Thursday 16 June 2005

if I'd known you were coming, I'd have baked a cake!

I've been taken on as a contributor at the group literary studies weblog, The Valve, Heaven knows why, and the Sitemeter oracle divulges that a stream of people have descended on my blog over the last few days, no doubt in quest of some clue as to what I might have to offer, on what kinds of subjects, that could possibly be considered not despicably unreadworthy (see how weird I feel about this? Tortured syntax, & all....I'm actually literally writhing around in my seat, blushing to the roots of my hair, embarrassed, digging myself ever deeper, shit! it's dark in here, yuck, there's something wet and slimy underfoot, let me out, my family will pay money mister, no I WON'T put the lotion in the basket, freak!!...excuse me for a moment)

Okay. Dear visitors, thank you for your kind interest. I am a 32 year old Australian woman and I am five years into a PhD in the English department at a smallish, marginalish, nouveauish, leftish, beleagueredish Melbourne university called La Trobe. I teach there, too, and as of July, I'll be doing part of that teaching at one of the little country campuses, which is located at a middling sized agricultural / mining region centre a 90 minute plane ride away from here.
Apart from two misguided years spent studying fine art (drawing), my entire university education has taken place within the same institution, so I'm not the best judge of how my disciplinary horizon of expectations varies from other peoples', nor really of where it sits on the spectrum of available positions.
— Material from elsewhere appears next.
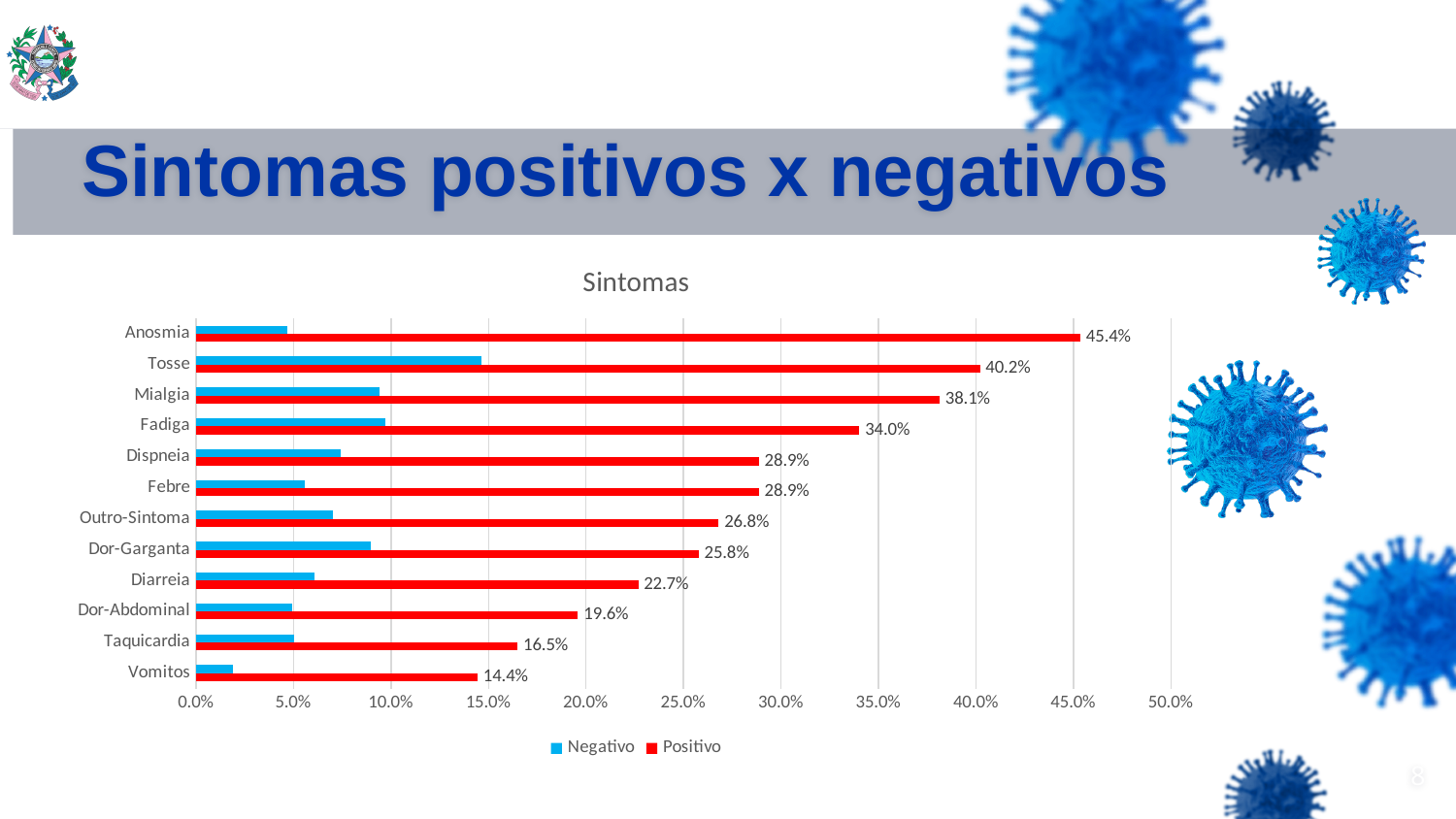
What is the Positivo value for Dor-Garganta? 25.8% What is the Positivo value for Anosmia? 45.4% How many symptom categories are shown in the chart? 12 What is the difference between the Positivo values for Tosse and Mialgia? 2.1% Which symptom has the highest Positivo value? Anosmia Is the Negativo value for Vomitos greater or less than 5.0%? less What is the Positivo value for Vomitos? 14.4% Which symptom has the lowest Positivo value? Vomitos Which has a larger Positivo value, Diarreia or Dor-Abdominal? Diarreia What type of chart is shown on the slide? bar chart Is the Negativo value for Tosse greater or less than 10.0%? greater How many series does the legend list? 2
One thing i can say, though, is that most of the reasons Matthew Arnold adduced in favour of paying attention to those who "have laboured to divest knowledge of all that was harsh, uncouth, difficult, abstract, professional, exclusive; to humanise it, to make it efficient outside the clique of the cultivated and learned, yet still remaining the best knowledge and thought of the time" make a great deal of sense to me, (though some of the things I'd nominate in that category would no doubt be regarded by Arnold as the work of the antichrist.) I suppose this makes me look very conservative, but I don't see myself that way, in part because I insist on reserving the right to re-read and re-purpose, for my present uses, disputed and cast-out documents (like Culture and Anarchy), even and especially the ones that have acquired troubling auras and corollas, in consequence of tendencies and histories that have opened up in their wakes.
Another thing - I don't flatter myself that anyone actually cares what I think of Arnold or Hazlitt or I.A. Richards or Q.D. Leavis, or Derrida or Genette or Meaghan Morris or Judith Butler, or delude myself that any of this actually matters. The Australian higher education system is in endgame, as far as the humanities are concerned, which obviously is a very, very bad thing, but one small personal compensation is that I'm entirely free of worries and intimidations connected to whether my attitudes might adversely affect future employment prospects, since those are simply non-existent.
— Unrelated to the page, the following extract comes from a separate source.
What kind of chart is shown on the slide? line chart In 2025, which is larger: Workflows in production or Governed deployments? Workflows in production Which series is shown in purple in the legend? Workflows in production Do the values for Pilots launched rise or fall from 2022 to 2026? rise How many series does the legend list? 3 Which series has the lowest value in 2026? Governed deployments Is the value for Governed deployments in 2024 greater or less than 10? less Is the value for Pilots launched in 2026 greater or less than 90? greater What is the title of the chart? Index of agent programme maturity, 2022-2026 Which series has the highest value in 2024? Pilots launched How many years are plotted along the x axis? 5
My dissertation, of which I've written about 50,000 words out of the projected 80,000, is on the subject of literature-to-film adaptation. I recently listed here the key adaptations I'm writing about. The nature of the subject and the way I'm handling it (lots of close reading, lots of semi-theoretical stuff located in the interstices between adjacent fields, ie literary studies & film studies) mean, unfortunately, that I haven't accumulated much transferable in-depth experience, except on topics to do with expressive media and their special properties, and on the compound issue of reception, influence, and mimetic intertextuality. And of course I have the usual distorted estimate of the appeal of my research & regard these as the most important, urgent, interesting, meaningful topics ever.

Again, thank you for coming over. I'll see you around The Valve, hopefully.

3 comments:

R.H. said...

You can blush, but don't say shit. It clashes with your hairdo.

Ampersand Duck said...

{applause]
I did it the other way around; English MA then Art School. Hell, they feed together so well whichever way you do it.

You need to do what I'm contemplating doing -- move to something like Word Press, where you can catagorise your blog entries. That way you can give people archive reading choices (in my case, typesetting/bookbinding v's fun stuff). The only problem is that I know it would take me a full weekend to move blogs, and I'd rather be dressing my kitties.

lucy tartan said...

Category archives would be nice alright, but I'm too impressed with Blogger's pricing structure to contemplate moving.